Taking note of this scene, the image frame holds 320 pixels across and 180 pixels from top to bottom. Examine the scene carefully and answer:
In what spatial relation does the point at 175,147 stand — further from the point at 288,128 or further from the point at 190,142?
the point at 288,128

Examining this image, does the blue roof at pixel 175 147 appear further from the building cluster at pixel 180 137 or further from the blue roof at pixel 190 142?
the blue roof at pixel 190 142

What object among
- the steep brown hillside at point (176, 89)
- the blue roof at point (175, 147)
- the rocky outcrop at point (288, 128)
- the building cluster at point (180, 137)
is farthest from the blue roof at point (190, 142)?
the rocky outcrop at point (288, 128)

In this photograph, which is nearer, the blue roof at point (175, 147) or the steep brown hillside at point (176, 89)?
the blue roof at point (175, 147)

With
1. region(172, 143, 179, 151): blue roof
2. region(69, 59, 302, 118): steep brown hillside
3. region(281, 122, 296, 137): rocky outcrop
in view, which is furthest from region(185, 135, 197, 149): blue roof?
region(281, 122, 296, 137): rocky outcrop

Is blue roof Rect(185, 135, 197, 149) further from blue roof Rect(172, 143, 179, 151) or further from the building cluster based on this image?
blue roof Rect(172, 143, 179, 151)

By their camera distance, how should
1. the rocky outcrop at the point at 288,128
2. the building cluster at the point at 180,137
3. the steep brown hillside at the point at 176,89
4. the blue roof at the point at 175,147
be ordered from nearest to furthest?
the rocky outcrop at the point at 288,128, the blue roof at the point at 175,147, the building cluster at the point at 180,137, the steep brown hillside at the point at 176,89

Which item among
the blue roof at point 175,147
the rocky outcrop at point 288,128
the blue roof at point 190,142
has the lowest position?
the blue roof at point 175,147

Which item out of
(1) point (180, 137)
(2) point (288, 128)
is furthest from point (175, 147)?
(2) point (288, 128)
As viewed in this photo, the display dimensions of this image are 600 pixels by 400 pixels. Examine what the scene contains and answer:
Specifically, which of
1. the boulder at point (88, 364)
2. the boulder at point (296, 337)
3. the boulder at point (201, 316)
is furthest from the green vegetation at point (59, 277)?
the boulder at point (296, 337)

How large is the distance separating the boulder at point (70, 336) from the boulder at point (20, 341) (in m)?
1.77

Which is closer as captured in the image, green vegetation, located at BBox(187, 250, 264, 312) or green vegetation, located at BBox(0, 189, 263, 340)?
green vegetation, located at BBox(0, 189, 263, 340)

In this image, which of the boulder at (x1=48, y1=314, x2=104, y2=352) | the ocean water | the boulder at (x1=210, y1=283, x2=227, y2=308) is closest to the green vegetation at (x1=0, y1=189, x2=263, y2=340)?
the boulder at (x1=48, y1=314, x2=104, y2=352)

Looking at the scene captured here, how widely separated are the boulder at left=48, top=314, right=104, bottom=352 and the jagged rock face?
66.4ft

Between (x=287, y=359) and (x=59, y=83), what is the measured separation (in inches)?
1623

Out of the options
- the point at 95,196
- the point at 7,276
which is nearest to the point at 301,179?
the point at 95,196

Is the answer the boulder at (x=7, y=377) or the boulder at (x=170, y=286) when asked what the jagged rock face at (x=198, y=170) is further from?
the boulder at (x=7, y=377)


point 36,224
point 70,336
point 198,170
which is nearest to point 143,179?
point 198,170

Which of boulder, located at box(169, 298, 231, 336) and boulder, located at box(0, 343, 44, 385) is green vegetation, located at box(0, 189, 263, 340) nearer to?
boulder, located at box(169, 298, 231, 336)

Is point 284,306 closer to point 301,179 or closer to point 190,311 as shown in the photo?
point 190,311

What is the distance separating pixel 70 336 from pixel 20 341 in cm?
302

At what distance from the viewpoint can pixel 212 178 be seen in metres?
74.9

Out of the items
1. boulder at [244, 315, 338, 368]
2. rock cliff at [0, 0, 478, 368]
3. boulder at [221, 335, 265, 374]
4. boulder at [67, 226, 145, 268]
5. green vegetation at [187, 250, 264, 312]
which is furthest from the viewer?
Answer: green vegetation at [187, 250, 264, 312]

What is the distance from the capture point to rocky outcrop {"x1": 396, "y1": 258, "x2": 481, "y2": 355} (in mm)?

◆ WRITTEN INSTRUCTION ◆
Reproduce all of the material above word for word, from its first line through its last.

◆ COMPLETE ANSWER ◆
Taking note of this scene, the image frame holds 320 pixels across and 180 pixels from top to bottom. Examine the scene carefully and answer:
In what spatial relation does the point at 175,147 stand — further from the point at 288,128 or further from the point at 190,142?
the point at 288,128

Examining this image, does the blue roof at pixel 175 147 appear further from the building cluster at pixel 180 137 or further from the blue roof at pixel 190 142?
the blue roof at pixel 190 142

What object among
- the steep brown hillside at point (176, 89)
- the blue roof at point (175, 147)
- the rocky outcrop at point (288, 128)
- the building cluster at point (180, 137)
is farthest from the blue roof at point (190, 142)?
the rocky outcrop at point (288, 128)

In this photograph, which is nearer, the blue roof at point (175, 147) or the steep brown hillside at point (176, 89)?
the blue roof at point (175, 147)

With
1. region(172, 143, 179, 151): blue roof
2. region(69, 59, 302, 118): steep brown hillside
3. region(281, 122, 296, 137): rocky outcrop
in view, which is furthest from region(185, 135, 197, 149): blue roof?
region(281, 122, 296, 137): rocky outcrop

Is blue roof Rect(185, 135, 197, 149) further from blue roof Rect(172, 143, 179, 151) or further from the building cluster based on this image?
blue roof Rect(172, 143, 179, 151)

By their camera distance, how should
1. the rocky outcrop at the point at 288,128
2. the building cluster at the point at 180,137
3. the steep brown hillside at the point at 176,89
4. the blue roof at the point at 175,147
be ordered from nearest to furthest?
the rocky outcrop at the point at 288,128, the blue roof at the point at 175,147, the building cluster at the point at 180,137, the steep brown hillside at the point at 176,89

Which item among
the blue roof at point 175,147
the rocky outcrop at point 288,128
the blue roof at point 190,142
has the lowest position?
the blue roof at point 175,147

Which item out of
(1) point (180, 137)
(2) point (288, 128)
is furthest from point (175, 147)?
(2) point (288, 128)
As viewed in this photo, the display dimensions of this image are 600 pixels by 400 pixels. Examine what the scene contains and answer:
Specifically, which of
1. the boulder at point (88, 364)
2. the boulder at point (296, 337)
3. the boulder at point (201, 316)
is furthest from the green vegetation at point (59, 277)?
the boulder at point (296, 337)

How large is the distance separating the boulder at point (70, 336) from the boulder at point (20, 341) (in m)?
1.77

Which is closer as captured in the image, green vegetation, located at BBox(187, 250, 264, 312) or green vegetation, located at BBox(0, 189, 263, 340)?
green vegetation, located at BBox(0, 189, 263, 340)

In this image, which of the boulder at (x1=48, y1=314, x2=104, y2=352) | the ocean water | the boulder at (x1=210, y1=283, x2=227, y2=308) is closest to the green vegetation at (x1=0, y1=189, x2=263, y2=340)?
the boulder at (x1=48, y1=314, x2=104, y2=352)

Looking at the scene captured here, how widely separated are the boulder at left=48, top=314, right=104, bottom=352 and the jagged rock face?
66.4ft

Between (x=287, y=359) and (x=59, y=83), what is the measured separation (in inches)?
1623

Out of the options
- the point at 95,196
- the point at 7,276
which is nearest to the point at 301,179?
the point at 95,196

Is the answer the boulder at (x=7, y=377) or the boulder at (x=170, y=286) when asked what the jagged rock face at (x=198, y=170) is further from?
the boulder at (x=7, y=377)


point 36,224
point 70,336
point 198,170
which is nearest to point 143,179?
point 198,170

Which of boulder, located at box(169, 298, 231, 336) and boulder, located at box(0, 343, 44, 385) is green vegetation, located at box(0, 189, 263, 340) nearer to?
boulder, located at box(169, 298, 231, 336)

Is point 284,306 closer to point 301,179 or closer to point 190,311 as shown in the photo?
point 190,311

What is the distance separating pixel 70 336 from pixel 20 341 in cm?
302

At what distance from the viewpoint can pixel 212 178 be seen in metres?
74.9

Out of the items
1. boulder at [244, 315, 338, 368]
2. rock cliff at [0, 0, 478, 368]
3. boulder at [221, 335, 265, 374]
4. boulder at [67, 226, 145, 268]
5. green vegetation at [187, 250, 264, 312]
which is furthest from the viewer?
Answer: green vegetation at [187, 250, 264, 312]

What is the distance from the capture point to rocky outcrop {"x1": 396, "y1": 258, "x2": 481, "y2": 355} (in mm)?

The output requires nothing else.